[START OF EXCERPT PROVIDED]

White Plains, NY — The Westchester County Board of Legislators voted Monday night to approve the Immigration Protection Act.


The bi-partisan measure passed by a vote of 11-3. It was supported by all of the chamber's 12 Democrats, but two were absent from the meeting for reasons unrelated to the vote, which is reflected in the vote total. It also was supported by Yonkers Republican David J. Tubiolo.


The legislation is not a sanctuary bill, but defines what county law enforcement can ask about a person's citizenship or immigration status and what information the county will share with federal officials.


The Westchester County Departments of Public Safety, Corrections and Probation all supported the legislation and agreed that it will protect all people without violating the law.


“We have made history tonight by passing the Immigration Protection Act, which enhances safety in Westchester County by increasing trust and cooperation between county employees, particularly law enforcement, and all residents,” said County Legislator Catherine Borgia, District 9 - Briarcliff Manor, Cortlandt, Croton-on-Hudson, Ossining, Peekskill, chair of the Board’s Budget & Appropriations Committee.

[END OF EXCERPT PROVIDED]
[START OF INFORMATION SHOWN]

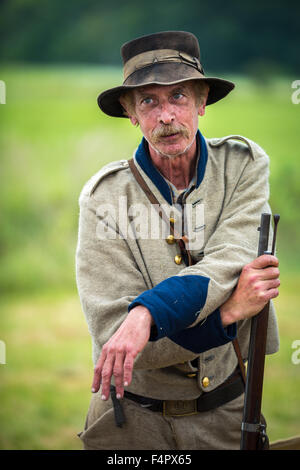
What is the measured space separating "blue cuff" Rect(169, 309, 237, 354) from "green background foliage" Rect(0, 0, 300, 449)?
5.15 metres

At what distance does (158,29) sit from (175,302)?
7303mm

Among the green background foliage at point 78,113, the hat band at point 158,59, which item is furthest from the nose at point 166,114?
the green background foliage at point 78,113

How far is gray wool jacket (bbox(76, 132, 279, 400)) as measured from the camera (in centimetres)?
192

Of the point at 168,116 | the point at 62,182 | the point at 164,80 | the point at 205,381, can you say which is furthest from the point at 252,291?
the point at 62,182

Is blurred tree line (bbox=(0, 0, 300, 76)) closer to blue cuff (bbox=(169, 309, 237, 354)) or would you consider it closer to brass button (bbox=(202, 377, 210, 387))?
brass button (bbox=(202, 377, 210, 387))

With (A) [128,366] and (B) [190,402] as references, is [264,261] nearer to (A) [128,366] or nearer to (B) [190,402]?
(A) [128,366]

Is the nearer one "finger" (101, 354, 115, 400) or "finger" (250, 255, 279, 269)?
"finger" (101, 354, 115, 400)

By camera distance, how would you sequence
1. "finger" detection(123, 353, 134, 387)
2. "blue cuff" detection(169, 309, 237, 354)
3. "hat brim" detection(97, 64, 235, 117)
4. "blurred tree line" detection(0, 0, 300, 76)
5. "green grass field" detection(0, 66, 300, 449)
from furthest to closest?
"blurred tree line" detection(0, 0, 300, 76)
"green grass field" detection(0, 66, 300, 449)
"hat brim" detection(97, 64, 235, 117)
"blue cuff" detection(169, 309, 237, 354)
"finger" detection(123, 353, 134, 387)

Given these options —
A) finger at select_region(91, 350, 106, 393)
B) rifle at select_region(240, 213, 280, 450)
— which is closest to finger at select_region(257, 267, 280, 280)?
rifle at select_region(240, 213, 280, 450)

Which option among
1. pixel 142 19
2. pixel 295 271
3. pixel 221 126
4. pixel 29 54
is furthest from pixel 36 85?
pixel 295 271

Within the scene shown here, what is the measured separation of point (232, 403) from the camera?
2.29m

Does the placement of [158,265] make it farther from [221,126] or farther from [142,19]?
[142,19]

[END OF INFORMATION SHOWN]
[START OF INFORMATION SHOWN]

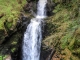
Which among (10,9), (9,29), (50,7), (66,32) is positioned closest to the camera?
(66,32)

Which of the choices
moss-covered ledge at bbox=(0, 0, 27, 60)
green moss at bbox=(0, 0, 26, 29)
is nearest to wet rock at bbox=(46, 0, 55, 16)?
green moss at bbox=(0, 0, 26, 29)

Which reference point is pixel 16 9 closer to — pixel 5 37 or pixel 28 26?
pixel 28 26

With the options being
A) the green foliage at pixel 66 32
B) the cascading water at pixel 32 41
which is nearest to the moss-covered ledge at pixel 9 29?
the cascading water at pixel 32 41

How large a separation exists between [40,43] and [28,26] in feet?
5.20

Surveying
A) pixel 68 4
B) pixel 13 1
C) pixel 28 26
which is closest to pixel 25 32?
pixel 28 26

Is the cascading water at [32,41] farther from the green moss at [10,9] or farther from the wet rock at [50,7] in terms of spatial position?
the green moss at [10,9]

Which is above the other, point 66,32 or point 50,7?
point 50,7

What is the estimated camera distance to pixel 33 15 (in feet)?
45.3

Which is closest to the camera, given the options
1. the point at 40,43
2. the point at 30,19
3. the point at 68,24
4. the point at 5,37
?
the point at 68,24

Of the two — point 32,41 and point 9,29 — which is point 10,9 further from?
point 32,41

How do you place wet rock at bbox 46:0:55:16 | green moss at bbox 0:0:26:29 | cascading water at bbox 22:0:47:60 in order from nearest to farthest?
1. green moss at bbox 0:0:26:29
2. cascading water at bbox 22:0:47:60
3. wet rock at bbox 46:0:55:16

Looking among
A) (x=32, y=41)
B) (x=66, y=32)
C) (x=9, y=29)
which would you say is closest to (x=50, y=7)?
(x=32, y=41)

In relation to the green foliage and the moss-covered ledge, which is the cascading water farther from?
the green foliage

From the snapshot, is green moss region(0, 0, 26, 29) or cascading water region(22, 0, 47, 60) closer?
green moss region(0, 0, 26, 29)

[END OF INFORMATION SHOWN]
[START OF INFORMATION SHOWN]

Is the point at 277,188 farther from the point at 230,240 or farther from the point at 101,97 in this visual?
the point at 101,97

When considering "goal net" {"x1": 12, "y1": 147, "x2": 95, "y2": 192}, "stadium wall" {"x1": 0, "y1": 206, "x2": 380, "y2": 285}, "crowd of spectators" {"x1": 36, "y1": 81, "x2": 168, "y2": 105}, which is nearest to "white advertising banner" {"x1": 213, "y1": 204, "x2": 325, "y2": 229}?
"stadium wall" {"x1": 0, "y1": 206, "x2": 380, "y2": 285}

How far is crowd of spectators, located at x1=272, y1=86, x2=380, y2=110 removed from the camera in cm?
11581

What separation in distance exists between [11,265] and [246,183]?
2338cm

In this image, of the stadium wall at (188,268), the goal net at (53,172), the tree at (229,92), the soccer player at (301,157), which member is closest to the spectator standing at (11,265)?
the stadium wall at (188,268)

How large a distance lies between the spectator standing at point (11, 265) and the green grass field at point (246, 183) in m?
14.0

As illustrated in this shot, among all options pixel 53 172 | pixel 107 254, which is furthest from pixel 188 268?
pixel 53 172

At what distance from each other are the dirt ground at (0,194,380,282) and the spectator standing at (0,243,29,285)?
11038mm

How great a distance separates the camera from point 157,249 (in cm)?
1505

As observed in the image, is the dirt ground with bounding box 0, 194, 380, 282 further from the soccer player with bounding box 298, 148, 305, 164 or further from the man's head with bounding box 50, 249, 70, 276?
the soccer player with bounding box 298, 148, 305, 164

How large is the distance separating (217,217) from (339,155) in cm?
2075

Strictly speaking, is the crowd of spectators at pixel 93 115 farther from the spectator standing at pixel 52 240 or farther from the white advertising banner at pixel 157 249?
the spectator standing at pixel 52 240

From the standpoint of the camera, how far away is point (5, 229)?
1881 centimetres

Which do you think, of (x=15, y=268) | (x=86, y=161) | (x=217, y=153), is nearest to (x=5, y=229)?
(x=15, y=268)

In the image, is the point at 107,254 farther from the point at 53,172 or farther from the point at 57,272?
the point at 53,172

[END OF INFORMATION SHOWN]

In the news excerpt about Westchester County's Immigration Protection Act, which three county departments supported the legislation?

* RESPONSE TO THIS EXERCISE: The Departments of Public Safety, Corrections and Probation.